* [PROBLEM DETAILS]
Below are some entries. Return exactly the lines from the one with "Which one is farthest from the white window" through the final line, leaving out any pictures.

** begin **

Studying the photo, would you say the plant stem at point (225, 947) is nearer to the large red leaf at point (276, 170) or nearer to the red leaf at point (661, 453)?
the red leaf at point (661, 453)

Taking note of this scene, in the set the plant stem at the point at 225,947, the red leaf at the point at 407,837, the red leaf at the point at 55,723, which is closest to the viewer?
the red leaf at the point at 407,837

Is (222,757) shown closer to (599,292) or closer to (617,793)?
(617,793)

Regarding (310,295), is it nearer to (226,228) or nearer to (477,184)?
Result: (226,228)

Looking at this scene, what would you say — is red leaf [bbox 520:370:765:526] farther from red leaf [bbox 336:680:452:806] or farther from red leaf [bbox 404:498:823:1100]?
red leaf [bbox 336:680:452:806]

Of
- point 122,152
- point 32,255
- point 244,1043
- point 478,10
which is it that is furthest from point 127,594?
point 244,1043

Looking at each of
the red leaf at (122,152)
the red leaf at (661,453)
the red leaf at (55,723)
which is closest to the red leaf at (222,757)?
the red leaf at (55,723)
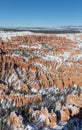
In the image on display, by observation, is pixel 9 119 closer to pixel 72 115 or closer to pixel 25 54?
pixel 72 115

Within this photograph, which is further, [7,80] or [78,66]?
[78,66]

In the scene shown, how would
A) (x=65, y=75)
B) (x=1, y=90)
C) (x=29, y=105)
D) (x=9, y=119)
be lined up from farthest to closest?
(x=65, y=75)
(x=1, y=90)
(x=29, y=105)
(x=9, y=119)

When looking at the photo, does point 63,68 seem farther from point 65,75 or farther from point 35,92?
point 35,92

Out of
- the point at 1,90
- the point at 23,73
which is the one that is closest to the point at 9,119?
the point at 1,90

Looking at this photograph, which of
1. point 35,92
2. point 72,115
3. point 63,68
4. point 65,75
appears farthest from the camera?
point 63,68

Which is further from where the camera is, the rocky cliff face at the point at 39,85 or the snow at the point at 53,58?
the snow at the point at 53,58

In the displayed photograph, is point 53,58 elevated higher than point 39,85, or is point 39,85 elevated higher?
point 53,58

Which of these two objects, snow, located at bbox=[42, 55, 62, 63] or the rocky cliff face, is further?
snow, located at bbox=[42, 55, 62, 63]
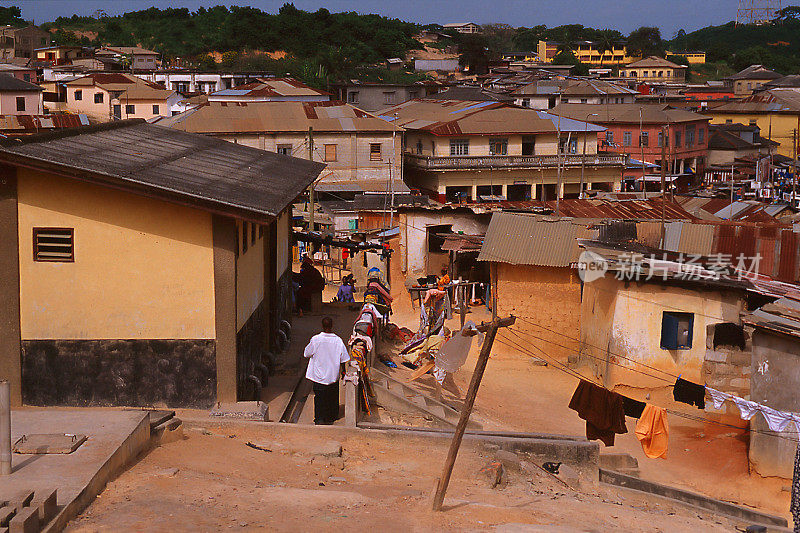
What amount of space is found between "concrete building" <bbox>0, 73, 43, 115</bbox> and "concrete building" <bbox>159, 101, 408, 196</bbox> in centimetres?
1380

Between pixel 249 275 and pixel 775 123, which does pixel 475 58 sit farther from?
pixel 249 275

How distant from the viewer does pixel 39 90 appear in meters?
56.3

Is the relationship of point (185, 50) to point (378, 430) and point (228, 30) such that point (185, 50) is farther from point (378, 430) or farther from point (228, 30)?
point (378, 430)

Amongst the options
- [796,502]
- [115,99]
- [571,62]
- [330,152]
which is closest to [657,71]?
[571,62]

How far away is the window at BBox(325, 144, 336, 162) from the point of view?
150 ft

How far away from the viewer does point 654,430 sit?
14.4 m

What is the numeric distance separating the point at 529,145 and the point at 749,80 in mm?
52863

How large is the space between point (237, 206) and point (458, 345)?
5.87 metres

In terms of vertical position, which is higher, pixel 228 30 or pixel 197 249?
pixel 228 30

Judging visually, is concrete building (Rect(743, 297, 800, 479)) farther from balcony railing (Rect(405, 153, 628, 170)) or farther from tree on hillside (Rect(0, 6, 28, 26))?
tree on hillside (Rect(0, 6, 28, 26))

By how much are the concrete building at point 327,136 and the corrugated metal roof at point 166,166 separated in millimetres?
27816

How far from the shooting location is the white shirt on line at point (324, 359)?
12.2 metres

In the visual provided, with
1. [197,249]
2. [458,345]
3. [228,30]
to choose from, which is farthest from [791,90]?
[197,249]

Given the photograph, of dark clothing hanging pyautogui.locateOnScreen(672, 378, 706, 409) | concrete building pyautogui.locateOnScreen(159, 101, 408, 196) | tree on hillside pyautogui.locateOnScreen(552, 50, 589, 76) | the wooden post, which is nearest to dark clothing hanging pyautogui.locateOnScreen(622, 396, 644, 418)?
dark clothing hanging pyautogui.locateOnScreen(672, 378, 706, 409)
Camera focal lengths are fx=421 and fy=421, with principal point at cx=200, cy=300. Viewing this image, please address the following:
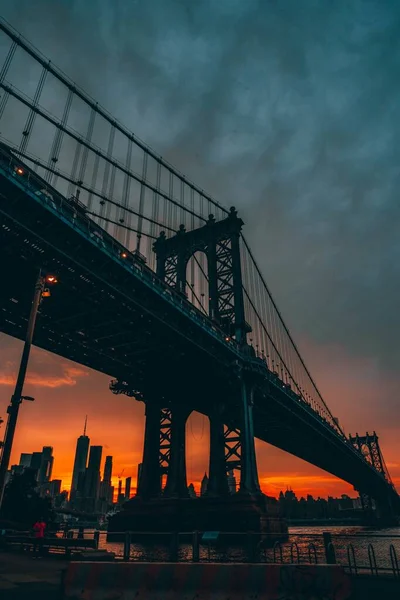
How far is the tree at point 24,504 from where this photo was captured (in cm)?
3741

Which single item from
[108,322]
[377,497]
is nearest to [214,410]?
[108,322]

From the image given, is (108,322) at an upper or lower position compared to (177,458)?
upper

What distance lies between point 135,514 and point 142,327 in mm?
20194

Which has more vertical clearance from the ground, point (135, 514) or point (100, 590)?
point (135, 514)

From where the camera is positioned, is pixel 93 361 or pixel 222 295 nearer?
pixel 93 361

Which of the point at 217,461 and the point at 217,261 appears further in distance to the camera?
the point at 217,261

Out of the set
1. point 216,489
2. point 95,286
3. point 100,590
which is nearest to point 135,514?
point 216,489

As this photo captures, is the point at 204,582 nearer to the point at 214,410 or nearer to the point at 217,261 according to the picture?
the point at 214,410

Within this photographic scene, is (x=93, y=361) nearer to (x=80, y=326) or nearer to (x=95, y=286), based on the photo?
(x=80, y=326)

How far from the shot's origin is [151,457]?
157ft

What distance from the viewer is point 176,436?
163 feet

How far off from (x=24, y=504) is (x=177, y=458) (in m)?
16.9

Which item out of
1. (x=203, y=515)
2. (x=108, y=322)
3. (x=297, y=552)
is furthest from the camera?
(x=203, y=515)

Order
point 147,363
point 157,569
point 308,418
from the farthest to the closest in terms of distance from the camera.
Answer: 1. point 308,418
2. point 147,363
3. point 157,569
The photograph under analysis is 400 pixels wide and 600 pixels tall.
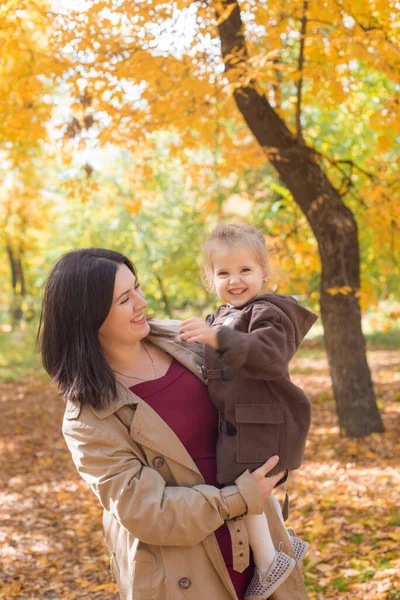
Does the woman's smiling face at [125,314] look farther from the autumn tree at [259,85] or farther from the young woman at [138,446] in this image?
the autumn tree at [259,85]

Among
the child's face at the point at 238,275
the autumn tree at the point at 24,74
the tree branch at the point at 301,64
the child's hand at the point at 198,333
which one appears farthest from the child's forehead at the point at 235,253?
the autumn tree at the point at 24,74

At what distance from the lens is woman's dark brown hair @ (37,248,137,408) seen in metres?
2.09

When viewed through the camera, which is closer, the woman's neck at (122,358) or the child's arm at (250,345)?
the child's arm at (250,345)

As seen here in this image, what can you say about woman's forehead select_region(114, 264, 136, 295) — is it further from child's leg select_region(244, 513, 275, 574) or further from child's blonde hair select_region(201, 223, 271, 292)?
child's leg select_region(244, 513, 275, 574)

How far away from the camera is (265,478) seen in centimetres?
214

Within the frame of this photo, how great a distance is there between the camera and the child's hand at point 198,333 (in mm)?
2043

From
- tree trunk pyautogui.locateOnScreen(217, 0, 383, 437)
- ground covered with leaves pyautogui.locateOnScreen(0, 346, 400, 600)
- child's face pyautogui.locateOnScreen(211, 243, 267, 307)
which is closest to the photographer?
child's face pyautogui.locateOnScreen(211, 243, 267, 307)

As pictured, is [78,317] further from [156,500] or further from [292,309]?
[292,309]

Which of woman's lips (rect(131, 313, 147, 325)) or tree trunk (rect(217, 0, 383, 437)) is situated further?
tree trunk (rect(217, 0, 383, 437))

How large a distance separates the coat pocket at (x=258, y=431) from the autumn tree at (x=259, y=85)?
8.85 ft

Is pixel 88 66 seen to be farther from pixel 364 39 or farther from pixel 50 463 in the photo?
pixel 50 463

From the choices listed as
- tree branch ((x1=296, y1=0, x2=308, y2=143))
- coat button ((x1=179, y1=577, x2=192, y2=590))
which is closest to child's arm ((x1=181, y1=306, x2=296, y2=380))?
coat button ((x1=179, y1=577, x2=192, y2=590))

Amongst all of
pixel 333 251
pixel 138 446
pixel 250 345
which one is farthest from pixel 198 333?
pixel 333 251

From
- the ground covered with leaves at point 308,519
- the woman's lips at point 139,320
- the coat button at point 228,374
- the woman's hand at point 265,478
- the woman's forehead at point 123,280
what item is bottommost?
the ground covered with leaves at point 308,519
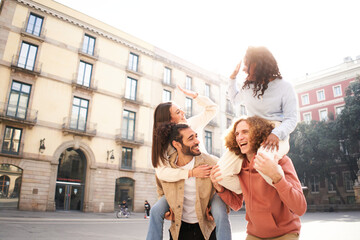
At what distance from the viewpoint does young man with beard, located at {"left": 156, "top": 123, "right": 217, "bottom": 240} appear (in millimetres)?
2629

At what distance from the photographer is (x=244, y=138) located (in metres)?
2.33

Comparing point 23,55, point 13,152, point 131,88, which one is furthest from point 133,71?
point 13,152

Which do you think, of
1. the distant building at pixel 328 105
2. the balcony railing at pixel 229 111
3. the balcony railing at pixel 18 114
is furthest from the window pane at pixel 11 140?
the distant building at pixel 328 105

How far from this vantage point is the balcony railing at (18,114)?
17094 mm

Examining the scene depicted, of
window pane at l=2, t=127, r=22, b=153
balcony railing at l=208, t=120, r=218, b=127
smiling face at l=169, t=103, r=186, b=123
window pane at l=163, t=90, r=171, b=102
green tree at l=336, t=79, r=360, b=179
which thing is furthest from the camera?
balcony railing at l=208, t=120, r=218, b=127

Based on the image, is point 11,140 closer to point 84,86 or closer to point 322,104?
point 84,86

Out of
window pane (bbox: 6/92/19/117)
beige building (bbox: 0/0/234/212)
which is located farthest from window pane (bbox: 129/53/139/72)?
window pane (bbox: 6/92/19/117)

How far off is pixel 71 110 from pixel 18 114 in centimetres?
366

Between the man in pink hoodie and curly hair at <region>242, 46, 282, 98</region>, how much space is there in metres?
0.34

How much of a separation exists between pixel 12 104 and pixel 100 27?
33.2 ft

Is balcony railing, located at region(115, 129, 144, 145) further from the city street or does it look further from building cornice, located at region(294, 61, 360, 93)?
building cornice, located at region(294, 61, 360, 93)

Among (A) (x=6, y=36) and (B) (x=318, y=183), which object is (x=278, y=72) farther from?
(B) (x=318, y=183)

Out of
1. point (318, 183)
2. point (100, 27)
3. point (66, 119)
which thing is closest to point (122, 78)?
point (100, 27)

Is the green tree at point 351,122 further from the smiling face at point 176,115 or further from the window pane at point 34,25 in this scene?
the window pane at point 34,25
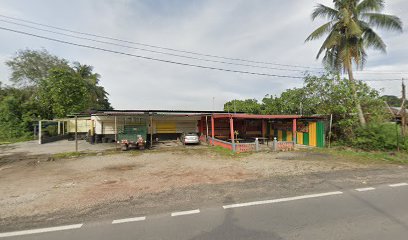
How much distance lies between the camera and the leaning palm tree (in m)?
13.7

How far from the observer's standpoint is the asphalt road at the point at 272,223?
3.29 metres

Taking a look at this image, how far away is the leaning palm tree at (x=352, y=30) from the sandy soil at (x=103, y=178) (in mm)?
9241

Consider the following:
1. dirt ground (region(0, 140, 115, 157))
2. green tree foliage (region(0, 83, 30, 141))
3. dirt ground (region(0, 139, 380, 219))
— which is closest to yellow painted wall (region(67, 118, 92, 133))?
green tree foliage (region(0, 83, 30, 141))

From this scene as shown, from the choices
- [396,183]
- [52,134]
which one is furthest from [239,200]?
[52,134]

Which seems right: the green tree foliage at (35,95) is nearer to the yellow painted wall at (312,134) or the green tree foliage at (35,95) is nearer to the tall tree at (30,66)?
the tall tree at (30,66)

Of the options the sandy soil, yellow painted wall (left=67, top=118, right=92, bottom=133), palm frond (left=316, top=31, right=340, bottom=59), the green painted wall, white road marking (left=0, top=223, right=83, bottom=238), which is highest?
palm frond (left=316, top=31, right=340, bottom=59)

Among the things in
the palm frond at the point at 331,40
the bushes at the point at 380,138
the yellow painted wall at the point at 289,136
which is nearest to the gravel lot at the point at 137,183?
the bushes at the point at 380,138

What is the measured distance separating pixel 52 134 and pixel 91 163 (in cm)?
1787

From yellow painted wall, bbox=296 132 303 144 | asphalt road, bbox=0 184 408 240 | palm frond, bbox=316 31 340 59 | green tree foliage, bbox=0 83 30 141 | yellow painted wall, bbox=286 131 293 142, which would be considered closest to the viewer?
asphalt road, bbox=0 184 408 240

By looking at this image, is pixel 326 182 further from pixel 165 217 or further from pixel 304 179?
pixel 165 217

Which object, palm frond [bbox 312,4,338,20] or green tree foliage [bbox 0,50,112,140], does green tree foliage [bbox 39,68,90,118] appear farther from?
palm frond [bbox 312,4,338,20]

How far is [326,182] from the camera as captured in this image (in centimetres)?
612

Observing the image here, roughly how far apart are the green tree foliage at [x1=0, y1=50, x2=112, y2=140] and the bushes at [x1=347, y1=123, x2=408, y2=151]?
24.8 meters

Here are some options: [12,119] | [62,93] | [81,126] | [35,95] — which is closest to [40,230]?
[81,126]
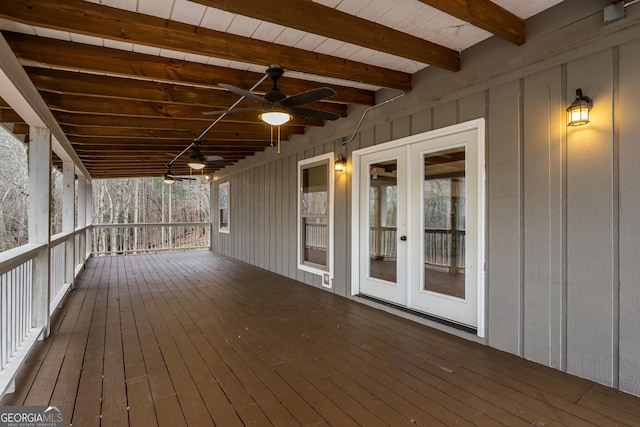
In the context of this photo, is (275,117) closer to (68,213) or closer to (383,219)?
(383,219)

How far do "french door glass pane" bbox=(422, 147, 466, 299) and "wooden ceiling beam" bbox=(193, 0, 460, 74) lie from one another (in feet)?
3.30

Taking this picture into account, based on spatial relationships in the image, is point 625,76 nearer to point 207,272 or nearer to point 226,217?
point 207,272

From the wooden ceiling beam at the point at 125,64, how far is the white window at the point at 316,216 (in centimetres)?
192

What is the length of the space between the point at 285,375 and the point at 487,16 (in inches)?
127

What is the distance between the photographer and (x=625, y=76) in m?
2.36

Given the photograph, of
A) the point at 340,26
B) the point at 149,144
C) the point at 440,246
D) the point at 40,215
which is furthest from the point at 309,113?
the point at 149,144

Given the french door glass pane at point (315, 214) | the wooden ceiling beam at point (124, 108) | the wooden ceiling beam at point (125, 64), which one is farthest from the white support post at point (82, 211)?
the wooden ceiling beam at point (125, 64)

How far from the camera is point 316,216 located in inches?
232

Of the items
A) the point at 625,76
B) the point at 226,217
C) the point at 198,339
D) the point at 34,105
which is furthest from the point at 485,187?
the point at 226,217

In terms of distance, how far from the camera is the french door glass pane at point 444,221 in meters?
3.54

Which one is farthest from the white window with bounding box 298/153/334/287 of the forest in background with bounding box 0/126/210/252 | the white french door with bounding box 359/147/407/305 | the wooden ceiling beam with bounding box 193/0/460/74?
the forest in background with bounding box 0/126/210/252

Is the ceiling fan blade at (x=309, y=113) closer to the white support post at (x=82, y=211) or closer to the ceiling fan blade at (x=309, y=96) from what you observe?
the ceiling fan blade at (x=309, y=96)

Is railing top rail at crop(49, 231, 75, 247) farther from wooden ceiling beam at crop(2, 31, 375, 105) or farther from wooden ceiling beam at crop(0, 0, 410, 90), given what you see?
wooden ceiling beam at crop(0, 0, 410, 90)

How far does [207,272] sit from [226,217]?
3.40m
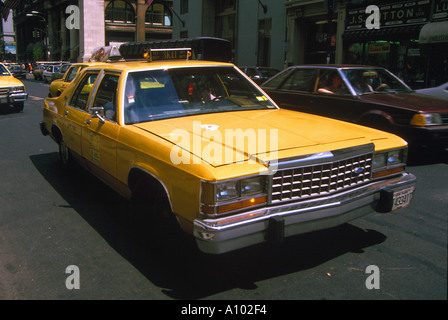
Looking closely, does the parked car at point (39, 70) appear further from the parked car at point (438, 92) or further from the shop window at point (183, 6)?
the parked car at point (438, 92)

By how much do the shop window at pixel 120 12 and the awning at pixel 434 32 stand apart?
147ft

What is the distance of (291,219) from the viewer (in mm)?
2961

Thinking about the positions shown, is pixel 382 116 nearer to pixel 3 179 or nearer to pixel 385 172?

** end **

* [TASK RESULT]
Which one is farthest from the white window with bounding box 298/153/334/287 of the forest in background with bounding box 0/126/210/252 | the white french door with bounding box 359/147/407/305 | the wooden ceiling beam with bounding box 193/0/460/74?
the forest in background with bounding box 0/126/210/252

Is the ceiling fan blade at (x=309, y=113) closer to the white support post at (x=82, y=211) or closer to the ceiling fan blade at (x=309, y=96) from what you observe?
the ceiling fan blade at (x=309, y=96)

Is railing top rail at crop(49, 231, 75, 247) farther from wooden ceiling beam at crop(2, 31, 375, 105) or farther from wooden ceiling beam at crop(0, 0, 410, 90), given what you see?
wooden ceiling beam at crop(0, 0, 410, 90)

How far does [207,272] sit from [226,217]?
3.40m
Looking closely, does the parked car at point (39, 70) appear further from the parked car at point (438, 92) or further from the shop window at point (183, 6)?
the parked car at point (438, 92)

By how much do the shop window at pixel 120 12 and the awning at pixel 434 32 stand apart?
147ft

What is the distance of (291,219) from the viewer (in mm)?
2961

Thinking about the positions shown, is pixel 382 116 nearer to pixel 3 179 or nearer to pixel 385 172?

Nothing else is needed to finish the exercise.